▸ GIVEN PROBLEM 1
In the battery charge thread, what voltage reading during 15 seconds of cranking means the battery should be replaced?
▸ GIVEN PROBLEM 2
Reproduce the battery charge thread from "With the load" to "of the switch..", replacing "load tester" with "battery load checker".

▸ SUPPLIED PASSAGE
** Begin **

# testing batteries charge



## Al. Countryboy (Oct 2, 2004)

I posted a few weeks ago about charging my marine batteries with my Honda generator that has a built in battery charger when needed. I have been running a few DC lights to try to get and idea of about how long a battery will hold up before recharging. I could tell that the florescent lights were not as bright so decided to hook the battery up to the generator. I left it on the generator for 1 hour and the bulbs seem bight again, but doubt if the battery was fully charged and have read where you want to fully charge them each time. This is an 8 amp built in charger in the generator, but have no way of knowing the charge of the battery before or after charging it off the generator. I was told that if this generator has a 8amp charger that I do not need to buy a regular battery charger to take on our trip. My brother mentioned that he has a tester simular to those old antifreeze testers in which you draw up battery fluid to find the charge of the battery. Wondering if you can buy a meter type device that will show the batteries charge without drawing out battery fluid to test the batteries charge?


----------



## VonWolfen (May 24, 2004)

There is. I am no expert, but I have pick and shoveled my way to some knowlege. In truth, the hydrometer test (the turkey baster thing that checks specific gravity) and the voltage check really only check the current condition of the battery and not whether it is ready to do its intended work. You can buy a load tester, that is what you need, or you can do it with an old starter. Hook up a car starter to your battery, then hook up your multimeter to the terminals..put on DC and see the charge. It should be between 12 and 12.9 to start off with (fully charged). Crank on the starter for 15 seconds and watch the multimeter.....if it drops below 9.6 volts within 15 seconds...it is time to replace. It is the only way, to my knowlege, that you can test the true condition of a battery. Hope it helps.


----------



## 12vman (Feb 17, 2004)

You could get one of these and one of these to keep an eye on things..

With the load tester, if you hit the switch and it goes into the red as soon as you hit it, the battery is in need of a charge pronto! Charge until the meter stays in the green with a quick hit of the switch..

With the volt/ohm meter, (set on voltage) with a reading of 11.8 volts, the battery is pretty much dead. (with nothing running from it at the time) IIRC,you were using large marine batteries. Usually they are around 60-65 aHr. reserve. (forget the CCA mumbo-jumbo)

** End **

▸ RAW DATA
** Begin **

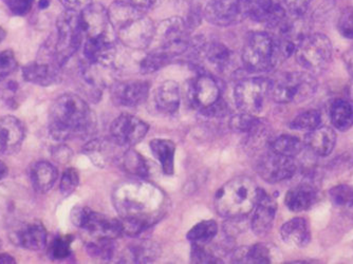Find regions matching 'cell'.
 I'll use <instances>...</instances> for the list:
<instances>
[{
    "label": "cell",
    "instance_id": "obj_1",
    "mask_svg": "<svg viewBox=\"0 0 353 264\" xmlns=\"http://www.w3.org/2000/svg\"><path fill=\"white\" fill-rule=\"evenodd\" d=\"M95 128V116L86 101L66 93L57 97L49 112V134L59 142L88 136Z\"/></svg>",
    "mask_w": 353,
    "mask_h": 264
},
{
    "label": "cell",
    "instance_id": "obj_2",
    "mask_svg": "<svg viewBox=\"0 0 353 264\" xmlns=\"http://www.w3.org/2000/svg\"><path fill=\"white\" fill-rule=\"evenodd\" d=\"M108 13L114 33L121 43L137 50L152 45L156 27L144 10L117 0L109 8Z\"/></svg>",
    "mask_w": 353,
    "mask_h": 264
},
{
    "label": "cell",
    "instance_id": "obj_3",
    "mask_svg": "<svg viewBox=\"0 0 353 264\" xmlns=\"http://www.w3.org/2000/svg\"><path fill=\"white\" fill-rule=\"evenodd\" d=\"M261 188L248 176H237L224 184L215 196V207L222 217H245L253 212Z\"/></svg>",
    "mask_w": 353,
    "mask_h": 264
},
{
    "label": "cell",
    "instance_id": "obj_4",
    "mask_svg": "<svg viewBox=\"0 0 353 264\" xmlns=\"http://www.w3.org/2000/svg\"><path fill=\"white\" fill-rule=\"evenodd\" d=\"M241 59L250 72L269 71L281 59L274 37L265 32L251 33L243 45Z\"/></svg>",
    "mask_w": 353,
    "mask_h": 264
},
{
    "label": "cell",
    "instance_id": "obj_5",
    "mask_svg": "<svg viewBox=\"0 0 353 264\" xmlns=\"http://www.w3.org/2000/svg\"><path fill=\"white\" fill-rule=\"evenodd\" d=\"M317 81L308 72H291L271 81L270 97L279 104L299 103L314 94Z\"/></svg>",
    "mask_w": 353,
    "mask_h": 264
},
{
    "label": "cell",
    "instance_id": "obj_6",
    "mask_svg": "<svg viewBox=\"0 0 353 264\" xmlns=\"http://www.w3.org/2000/svg\"><path fill=\"white\" fill-rule=\"evenodd\" d=\"M57 39L53 43L55 59L63 68V65L79 50L84 37L77 11L66 10L63 12L57 19Z\"/></svg>",
    "mask_w": 353,
    "mask_h": 264
},
{
    "label": "cell",
    "instance_id": "obj_7",
    "mask_svg": "<svg viewBox=\"0 0 353 264\" xmlns=\"http://www.w3.org/2000/svg\"><path fill=\"white\" fill-rule=\"evenodd\" d=\"M332 53L330 39L321 33L305 35L294 51L297 63L313 73L321 72L328 67Z\"/></svg>",
    "mask_w": 353,
    "mask_h": 264
},
{
    "label": "cell",
    "instance_id": "obj_8",
    "mask_svg": "<svg viewBox=\"0 0 353 264\" xmlns=\"http://www.w3.org/2000/svg\"><path fill=\"white\" fill-rule=\"evenodd\" d=\"M152 41L157 43L154 50L161 51L172 59L190 48V27L181 17H170L156 27Z\"/></svg>",
    "mask_w": 353,
    "mask_h": 264
},
{
    "label": "cell",
    "instance_id": "obj_9",
    "mask_svg": "<svg viewBox=\"0 0 353 264\" xmlns=\"http://www.w3.org/2000/svg\"><path fill=\"white\" fill-rule=\"evenodd\" d=\"M61 65L55 59L52 41L46 43L41 48L35 61L28 63L23 68V77L30 84L41 87L51 86L61 77Z\"/></svg>",
    "mask_w": 353,
    "mask_h": 264
},
{
    "label": "cell",
    "instance_id": "obj_10",
    "mask_svg": "<svg viewBox=\"0 0 353 264\" xmlns=\"http://www.w3.org/2000/svg\"><path fill=\"white\" fill-rule=\"evenodd\" d=\"M73 225L87 230L97 238L116 239L123 234L122 224L116 219L94 212L86 206H77L70 214Z\"/></svg>",
    "mask_w": 353,
    "mask_h": 264
},
{
    "label": "cell",
    "instance_id": "obj_11",
    "mask_svg": "<svg viewBox=\"0 0 353 264\" xmlns=\"http://www.w3.org/2000/svg\"><path fill=\"white\" fill-rule=\"evenodd\" d=\"M271 81L263 77H252L239 81L234 90L237 108L241 112L256 115L263 111L270 97Z\"/></svg>",
    "mask_w": 353,
    "mask_h": 264
},
{
    "label": "cell",
    "instance_id": "obj_12",
    "mask_svg": "<svg viewBox=\"0 0 353 264\" xmlns=\"http://www.w3.org/2000/svg\"><path fill=\"white\" fill-rule=\"evenodd\" d=\"M257 172L265 182L275 184L294 176L297 165L292 156H283L270 150L259 159Z\"/></svg>",
    "mask_w": 353,
    "mask_h": 264
},
{
    "label": "cell",
    "instance_id": "obj_13",
    "mask_svg": "<svg viewBox=\"0 0 353 264\" xmlns=\"http://www.w3.org/2000/svg\"><path fill=\"white\" fill-rule=\"evenodd\" d=\"M247 15L243 0H211L204 9L208 23L218 27H230L243 21Z\"/></svg>",
    "mask_w": 353,
    "mask_h": 264
},
{
    "label": "cell",
    "instance_id": "obj_14",
    "mask_svg": "<svg viewBox=\"0 0 353 264\" xmlns=\"http://www.w3.org/2000/svg\"><path fill=\"white\" fill-rule=\"evenodd\" d=\"M148 128V125L141 119L123 113L111 124L110 136L120 146L130 147L145 138Z\"/></svg>",
    "mask_w": 353,
    "mask_h": 264
},
{
    "label": "cell",
    "instance_id": "obj_15",
    "mask_svg": "<svg viewBox=\"0 0 353 264\" xmlns=\"http://www.w3.org/2000/svg\"><path fill=\"white\" fill-rule=\"evenodd\" d=\"M83 33L87 39L114 35L108 10L100 3H89L79 14Z\"/></svg>",
    "mask_w": 353,
    "mask_h": 264
},
{
    "label": "cell",
    "instance_id": "obj_16",
    "mask_svg": "<svg viewBox=\"0 0 353 264\" xmlns=\"http://www.w3.org/2000/svg\"><path fill=\"white\" fill-rule=\"evenodd\" d=\"M10 239L21 249L39 252L47 245V230L39 221L16 223L10 233Z\"/></svg>",
    "mask_w": 353,
    "mask_h": 264
},
{
    "label": "cell",
    "instance_id": "obj_17",
    "mask_svg": "<svg viewBox=\"0 0 353 264\" xmlns=\"http://www.w3.org/2000/svg\"><path fill=\"white\" fill-rule=\"evenodd\" d=\"M188 100L194 108L206 110L220 100V87L210 75L202 74L192 79L188 88Z\"/></svg>",
    "mask_w": 353,
    "mask_h": 264
},
{
    "label": "cell",
    "instance_id": "obj_18",
    "mask_svg": "<svg viewBox=\"0 0 353 264\" xmlns=\"http://www.w3.org/2000/svg\"><path fill=\"white\" fill-rule=\"evenodd\" d=\"M25 136V126L19 119L13 115H6L0 119V154H16L21 150Z\"/></svg>",
    "mask_w": 353,
    "mask_h": 264
},
{
    "label": "cell",
    "instance_id": "obj_19",
    "mask_svg": "<svg viewBox=\"0 0 353 264\" xmlns=\"http://www.w3.org/2000/svg\"><path fill=\"white\" fill-rule=\"evenodd\" d=\"M251 225L257 236L267 235L274 223L277 203L273 196L263 190H259V200L253 210Z\"/></svg>",
    "mask_w": 353,
    "mask_h": 264
},
{
    "label": "cell",
    "instance_id": "obj_20",
    "mask_svg": "<svg viewBox=\"0 0 353 264\" xmlns=\"http://www.w3.org/2000/svg\"><path fill=\"white\" fill-rule=\"evenodd\" d=\"M247 15L259 23L275 28L285 19V12L277 0H243Z\"/></svg>",
    "mask_w": 353,
    "mask_h": 264
},
{
    "label": "cell",
    "instance_id": "obj_21",
    "mask_svg": "<svg viewBox=\"0 0 353 264\" xmlns=\"http://www.w3.org/2000/svg\"><path fill=\"white\" fill-rule=\"evenodd\" d=\"M148 93L150 85L146 81L117 83L111 89V97L118 106H139L148 100Z\"/></svg>",
    "mask_w": 353,
    "mask_h": 264
},
{
    "label": "cell",
    "instance_id": "obj_22",
    "mask_svg": "<svg viewBox=\"0 0 353 264\" xmlns=\"http://www.w3.org/2000/svg\"><path fill=\"white\" fill-rule=\"evenodd\" d=\"M116 52L114 35L87 39L85 43V59L89 63L110 67L114 63Z\"/></svg>",
    "mask_w": 353,
    "mask_h": 264
},
{
    "label": "cell",
    "instance_id": "obj_23",
    "mask_svg": "<svg viewBox=\"0 0 353 264\" xmlns=\"http://www.w3.org/2000/svg\"><path fill=\"white\" fill-rule=\"evenodd\" d=\"M23 194H19L16 188L10 186H0V226L11 224L12 226L19 223L17 218L25 207Z\"/></svg>",
    "mask_w": 353,
    "mask_h": 264
},
{
    "label": "cell",
    "instance_id": "obj_24",
    "mask_svg": "<svg viewBox=\"0 0 353 264\" xmlns=\"http://www.w3.org/2000/svg\"><path fill=\"white\" fill-rule=\"evenodd\" d=\"M281 235L285 244L301 249L310 242V226L305 218H293L283 224Z\"/></svg>",
    "mask_w": 353,
    "mask_h": 264
},
{
    "label": "cell",
    "instance_id": "obj_25",
    "mask_svg": "<svg viewBox=\"0 0 353 264\" xmlns=\"http://www.w3.org/2000/svg\"><path fill=\"white\" fill-rule=\"evenodd\" d=\"M279 257L276 247L267 243H259L250 247H240L233 255L236 263L267 264Z\"/></svg>",
    "mask_w": 353,
    "mask_h": 264
},
{
    "label": "cell",
    "instance_id": "obj_26",
    "mask_svg": "<svg viewBox=\"0 0 353 264\" xmlns=\"http://www.w3.org/2000/svg\"><path fill=\"white\" fill-rule=\"evenodd\" d=\"M307 147L316 156H329L336 144V134L330 127L323 126L313 129L307 134Z\"/></svg>",
    "mask_w": 353,
    "mask_h": 264
},
{
    "label": "cell",
    "instance_id": "obj_27",
    "mask_svg": "<svg viewBox=\"0 0 353 264\" xmlns=\"http://www.w3.org/2000/svg\"><path fill=\"white\" fill-rule=\"evenodd\" d=\"M317 192L310 184L303 183L291 188L285 194V204L291 212H306L314 205Z\"/></svg>",
    "mask_w": 353,
    "mask_h": 264
},
{
    "label": "cell",
    "instance_id": "obj_28",
    "mask_svg": "<svg viewBox=\"0 0 353 264\" xmlns=\"http://www.w3.org/2000/svg\"><path fill=\"white\" fill-rule=\"evenodd\" d=\"M30 176L35 192L39 194H47L57 183L59 172L54 165L46 161H41L33 165Z\"/></svg>",
    "mask_w": 353,
    "mask_h": 264
},
{
    "label": "cell",
    "instance_id": "obj_29",
    "mask_svg": "<svg viewBox=\"0 0 353 264\" xmlns=\"http://www.w3.org/2000/svg\"><path fill=\"white\" fill-rule=\"evenodd\" d=\"M157 108L165 114H172L179 109L180 88L176 81H164L157 89L156 97Z\"/></svg>",
    "mask_w": 353,
    "mask_h": 264
},
{
    "label": "cell",
    "instance_id": "obj_30",
    "mask_svg": "<svg viewBox=\"0 0 353 264\" xmlns=\"http://www.w3.org/2000/svg\"><path fill=\"white\" fill-rule=\"evenodd\" d=\"M150 150L154 158L161 164L164 174L168 176L174 174L176 152L174 143L165 139H154L150 142Z\"/></svg>",
    "mask_w": 353,
    "mask_h": 264
},
{
    "label": "cell",
    "instance_id": "obj_31",
    "mask_svg": "<svg viewBox=\"0 0 353 264\" xmlns=\"http://www.w3.org/2000/svg\"><path fill=\"white\" fill-rule=\"evenodd\" d=\"M202 52L208 63L214 65L218 71L227 70L231 65L232 52L229 48L220 43H212L202 45Z\"/></svg>",
    "mask_w": 353,
    "mask_h": 264
},
{
    "label": "cell",
    "instance_id": "obj_32",
    "mask_svg": "<svg viewBox=\"0 0 353 264\" xmlns=\"http://www.w3.org/2000/svg\"><path fill=\"white\" fill-rule=\"evenodd\" d=\"M331 122L340 131H347L353 126V107L348 101H335L331 106Z\"/></svg>",
    "mask_w": 353,
    "mask_h": 264
},
{
    "label": "cell",
    "instance_id": "obj_33",
    "mask_svg": "<svg viewBox=\"0 0 353 264\" xmlns=\"http://www.w3.org/2000/svg\"><path fill=\"white\" fill-rule=\"evenodd\" d=\"M218 233V225L214 220H205L196 224L188 233V241L198 245H205L215 238Z\"/></svg>",
    "mask_w": 353,
    "mask_h": 264
},
{
    "label": "cell",
    "instance_id": "obj_34",
    "mask_svg": "<svg viewBox=\"0 0 353 264\" xmlns=\"http://www.w3.org/2000/svg\"><path fill=\"white\" fill-rule=\"evenodd\" d=\"M112 148H109L108 141L93 140L87 143L83 148V152L98 166H104L112 156Z\"/></svg>",
    "mask_w": 353,
    "mask_h": 264
},
{
    "label": "cell",
    "instance_id": "obj_35",
    "mask_svg": "<svg viewBox=\"0 0 353 264\" xmlns=\"http://www.w3.org/2000/svg\"><path fill=\"white\" fill-rule=\"evenodd\" d=\"M303 142L296 136H291V134H283L271 143L270 150L272 152H277V154L294 158L303 150Z\"/></svg>",
    "mask_w": 353,
    "mask_h": 264
},
{
    "label": "cell",
    "instance_id": "obj_36",
    "mask_svg": "<svg viewBox=\"0 0 353 264\" xmlns=\"http://www.w3.org/2000/svg\"><path fill=\"white\" fill-rule=\"evenodd\" d=\"M123 164L125 170L134 176L145 178L150 174L148 162L139 152L134 150H127L123 156Z\"/></svg>",
    "mask_w": 353,
    "mask_h": 264
},
{
    "label": "cell",
    "instance_id": "obj_37",
    "mask_svg": "<svg viewBox=\"0 0 353 264\" xmlns=\"http://www.w3.org/2000/svg\"><path fill=\"white\" fill-rule=\"evenodd\" d=\"M331 202L336 207L349 208L353 206V187L348 184L334 186L329 192Z\"/></svg>",
    "mask_w": 353,
    "mask_h": 264
},
{
    "label": "cell",
    "instance_id": "obj_38",
    "mask_svg": "<svg viewBox=\"0 0 353 264\" xmlns=\"http://www.w3.org/2000/svg\"><path fill=\"white\" fill-rule=\"evenodd\" d=\"M86 250L91 257L110 259L114 254V239L98 238V241L89 243Z\"/></svg>",
    "mask_w": 353,
    "mask_h": 264
},
{
    "label": "cell",
    "instance_id": "obj_39",
    "mask_svg": "<svg viewBox=\"0 0 353 264\" xmlns=\"http://www.w3.org/2000/svg\"><path fill=\"white\" fill-rule=\"evenodd\" d=\"M322 122V115L317 110H308L297 115L291 122V128L296 130L311 131L317 128Z\"/></svg>",
    "mask_w": 353,
    "mask_h": 264
},
{
    "label": "cell",
    "instance_id": "obj_40",
    "mask_svg": "<svg viewBox=\"0 0 353 264\" xmlns=\"http://www.w3.org/2000/svg\"><path fill=\"white\" fill-rule=\"evenodd\" d=\"M72 241L73 237L70 235L55 238L48 250L49 258L52 260H61L68 257L71 253Z\"/></svg>",
    "mask_w": 353,
    "mask_h": 264
},
{
    "label": "cell",
    "instance_id": "obj_41",
    "mask_svg": "<svg viewBox=\"0 0 353 264\" xmlns=\"http://www.w3.org/2000/svg\"><path fill=\"white\" fill-rule=\"evenodd\" d=\"M170 57L161 51L154 50L143 59L141 63V72L144 74L156 72L159 69L163 68L164 65L170 63Z\"/></svg>",
    "mask_w": 353,
    "mask_h": 264
},
{
    "label": "cell",
    "instance_id": "obj_42",
    "mask_svg": "<svg viewBox=\"0 0 353 264\" xmlns=\"http://www.w3.org/2000/svg\"><path fill=\"white\" fill-rule=\"evenodd\" d=\"M17 69V61L12 50L0 51V81H6Z\"/></svg>",
    "mask_w": 353,
    "mask_h": 264
},
{
    "label": "cell",
    "instance_id": "obj_43",
    "mask_svg": "<svg viewBox=\"0 0 353 264\" xmlns=\"http://www.w3.org/2000/svg\"><path fill=\"white\" fill-rule=\"evenodd\" d=\"M79 184V172L75 168H67L63 172L59 184V190L63 196H69L77 190Z\"/></svg>",
    "mask_w": 353,
    "mask_h": 264
},
{
    "label": "cell",
    "instance_id": "obj_44",
    "mask_svg": "<svg viewBox=\"0 0 353 264\" xmlns=\"http://www.w3.org/2000/svg\"><path fill=\"white\" fill-rule=\"evenodd\" d=\"M338 29L345 39H353V7L343 10L339 19Z\"/></svg>",
    "mask_w": 353,
    "mask_h": 264
},
{
    "label": "cell",
    "instance_id": "obj_45",
    "mask_svg": "<svg viewBox=\"0 0 353 264\" xmlns=\"http://www.w3.org/2000/svg\"><path fill=\"white\" fill-rule=\"evenodd\" d=\"M192 261L194 263H219L221 260L212 255L211 252L206 251L203 245L192 244Z\"/></svg>",
    "mask_w": 353,
    "mask_h": 264
},
{
    "label": "cell",
    "instance_id": "obj_46",
    "mask_svg": "<svg viewBox=\"0 0 353 264\" xmlns=\"http://www.w3.org/2000/svg\"><path fill=\"white\" fill-rule=\"evenodd\" d=\"M3 3L14 15L23 16L31 11L34 0H3Z\"/></svg>",
    "mask_w": 353,
    "mask_h": 264
},
{
    "label": "cell",
    "instance_id": "obj_47",
    "mask_svg": "<svg viewBox=\"0 0 353 264\" xmlns=\"http://www.w3.org/2000/svg\"><path fill=\"white\" fill-rule=\"evenodd\" d=\"M313 0H283L288 11L294 16H303Z\"/></svg>",
    "mask_w": 353,
    "mask_h": 264
},
{
    "label": "cell",
    "instance_id": "obj_48",
    "mask_svg": "<svg viewBox=\"0 0 353 264\" xmlns=\"http://www.w3.org/2000/svg\"><path fill=\"white\" fill-rule=\"evenodd\" d=\"M123 3H130L141 10L152 9L157 7L162 0H120Z\"/></svg>",
    "mask_w": 353,
    "mask_h": 264
},
{
    "label": "cell",
    "instance_id": "obj_49",
    "mask_svg": "<svg viewBox=\"0 0 353 264\" xmlns=\"http://www.w3.org/2000/svg\"><path fill=\"white\" fill-rule=\"evenodd\" d=\"M59 1L66 8V10H72V11L84 9L86 6L91 3V0H59Z\"/></svg>",
    "mask_w": 353,
    "mask_h": 264
},
{
    "label": "cell",
    "instance_id": "obj_50",
    "mask_svg": "<svg viewBox=\"0 0 353 264\" xmlns=\"http://www.w3.org/2000/svg\"><path fill=\"white\" fill-rule=\"evenodd\" d=\"M52 154L53 156L59 162L69 161V159L72 156V152L66 146H59V148H55V150H53Z\"/></svg>",
    "mask_w": 353,
    "mask_h": 264
},
{
    "label": "cell",
    "instance_id": "obj_51",
    "mask_svg": "<svg viewBox=\"0 0 353 264\" xmlns=\"http://www.w3.org/2000/svg\"><path fill=\"white\" fill-rule=\"evenodd\" d=\"M344 61L347 70L353 77V45L345 52Z\"/></svg>",
    "mask_w": 353,
    "mask_h": 264
},
{
    "label": "cell",
    "instance_id": "obj_52",
    "mask_svg": "<svg viewBox=\"0 0 353 264\" xmlns=\"http://www.w3.org/2000/svg\"><path fill=\"white\" fill-rule=\"evenodd\" d=\"M16 260L10 254H0V264H14Z\"/></svg>",
    "mask_w": 353,
    "mask_h": 264
},
{
    "label": "cell",
    "instance_id": "obj_53",
    "mask_svg": "<svg viewBox=\"0 0 353 264\" xmlns=\"http://www.w3.org/2000/svg\"><path fill=\"white\" fill-rule=\"evenodd\" d=\"M8 172H9V170H8L7 165L0 160V181L3 180L8 176Z\"/></svg>",
    "mask_w": 353,
    "mask_h": 264
},
{
    "label": "cell",
    "instance_id": "obj_54",
    "mask_svg": "<svg viewBox=\"0 0 353 264\" xmlns=\"http://www.w3.org/2000/svg\"><path fill=\"white\" fill-rule=\"evenodd\" d=\"M172 3L178 7H184V6L190 5V0H172Z\"/></svg>",
    "mask_w": 353,
    "mask_h": 264
},
{
    "label": "cell",
    "instance_id": "obj_55",
    "mask_svg": "<svg viewBox=\"0 0 353 264\" xmlns=\"http://www.w3.org/2000/svg\"><path fill=\"white\" fill-rule=\"evenodd\" d=\"M7 37V32L3 27H0V43H3V39Z\"/></svg>",
    "mask_w": 353,
    "mask_h": 264
},
{
    "label": "cell",
    "instance_id": "obj_56",
    "mask_svg": "<svg viewBox=\"0 0 353 264\" xmlns=\"http://www.w3.org/2000/svg\"><path fill=\"white\" fill-rule=\"evenodd\" d=\"M49 5H50V3H49L48 0H41V1H39V8H41V9H47Z\"/></svg>",
    "mask_w": 353,
    "mask_h": 264
},
{
    "label": "cell",
    "instance_id": "obj_57",
    "mask_svg": "<svg viewBox=\"0 0 353 264\" xmlns=\"http://www.w3.org/2000/svg\"><path fill=\"white\" fill-rule=\"evenodd\" d=\"M349 97H351V100L353 101V81L350 83V86H349Z\"/></svg>",
    "mask_w": 353,
    "mask_h": 264
},
{
    "label": "cell",
    "instance_id": "obj_58",
    "mask_svg": "<svg viewBox=\"0 0 353 264\" xmlns=\"http://www.w3.org/2000/svg\"><path fill=\"white\" fill-rule=\"evenodd\" d=\"M1 246H3V242H1V239H0V249H1Z\"/></svg>",
    "mask_w": 353,
    "mask_h": 264
}]
</instances>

** End **

▸ EXERCISE SOLUTION 1
A drop below 9.6 volts within 15 seconds.

▸ EXERCISE SOLUTION 2
With the battery load checker, if you hit the switch and it goes into the red as soon as you hit it, the battery is in need of a charge pronto! Charge until the meter stays in the green with a quick hit of the switch..